Thursday, January 15, 2009

various items

1. Trammel Crow, dead at 94. Legendary Dallas real estate developer who I have just learned got his start -- as did some other local moguls I could name -- as a seller of livestock feed.

2. The Top 50 Most Loathsome People in America for the year 2008. Pretty much everyone comes in for some derision in this, the most cleverly written year-end summary I've seen. I can't say I was surprised that, when I got to the end, I notice that ol' buddy IOZ was a contributor.

My favorite entry:

43. You

Charges: You think it’s your patriotic duty to spend money you don’t have on crap you don’t need. You think Hillary lost because of sexism, when it’s actually because she’s just a bad liar. You think Iraq is better off now than before we invaded, and don’t understand why they’re so ungrateful. You think Tim Russert was a great journalist. You’re hopping mad about an auto industry bailout that cost a squirt of piss compared to a Wall Street heist of galactic dimensions, due to a housing crash you somehow have blamed on minorities. It took you six years to figure out what a tool Bush is, but you think Obama will make it all better. You deem it hunky dory that we conduct national policy debates via 8-second clips from “The View.” You think God zapped humans into existence a few thousand years ago, although your appendix and wisdom teeth disagree. You like watching vicious assholes insult each other on TV. You support gun rights, because firing one gives you a chubby. You cuddle falsehoods and resent enlightenment. You think the fact that 43% of whites could stomach voting for an incredibly charismatic and eloquent light-skinned black guy who was raised by white people means racism is over. You think progressive taxation is socialism. 1 in 100 of you are in jail, and you think it should be more. You are shallow, inconsiderate, afraid, brand-conscious, sedentary, and totally self-obsessed. You are American.

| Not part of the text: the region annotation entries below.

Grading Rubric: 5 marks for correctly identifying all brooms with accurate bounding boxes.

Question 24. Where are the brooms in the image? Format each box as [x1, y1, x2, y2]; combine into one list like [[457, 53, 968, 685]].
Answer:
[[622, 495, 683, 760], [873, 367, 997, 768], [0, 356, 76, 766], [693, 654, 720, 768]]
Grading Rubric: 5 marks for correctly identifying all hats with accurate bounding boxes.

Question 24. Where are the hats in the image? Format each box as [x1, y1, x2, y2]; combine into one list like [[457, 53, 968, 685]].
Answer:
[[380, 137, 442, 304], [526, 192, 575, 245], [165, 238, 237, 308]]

Exhibit A: You’re more upset by Miley Cyrus’s glamour shots than the fact that you are a grown adult who is upset about Miley Cyrus.

Sentence: Invaded and occupied by Canada; all military units busy overseas without enough fuel to get back.

Not that I agree with all of that... but funny, nonetheless.

3. None of the teams left in the NFL playoffs is terribly exciting, and I'm not a fan of any of them, but if you've not seen Arizona Cardinals receiver Larry Fitzgerald play then you are missing out. That guy is simply incredible.

4. Speaking of IOZ, here's his characteristically understated take on the latest Bushie to pen an "exculpatory fantasy" on the eve of January 20, 2009 (a/k/a: Death of Bushism):

Future Cialis spokesmodel Richard Perle took to the pages of The National Interest to assure us that it was most certainly not his fault. What wasn't his fault, you ask? It, that's what wasn't, none of it. Typically when a rat leaves a sinking ship, it attempts to make the escape while the fucker's still partly above water at least, but to each rodent his own pace, I suppose. The intellectual acumen on display is proof--if you needed any more of it--that the Lord Baby Jesus loves mediocrities most among us: he fucks the poor and helpless, he makes geniuses mad, poor, or syphilitic, but Richard Perle has the ear of presidents and potentates, plus a cushy gig writing exculpatory fantasies in various subsidized publications.


Kingfish said...

I always thought Trammel Crow was a firm of some kind and not an actual person...hmmmm.

Kingfish said...

Joe the Plumber....The Che Guevara of bald, pissed off white men. Fuckin A.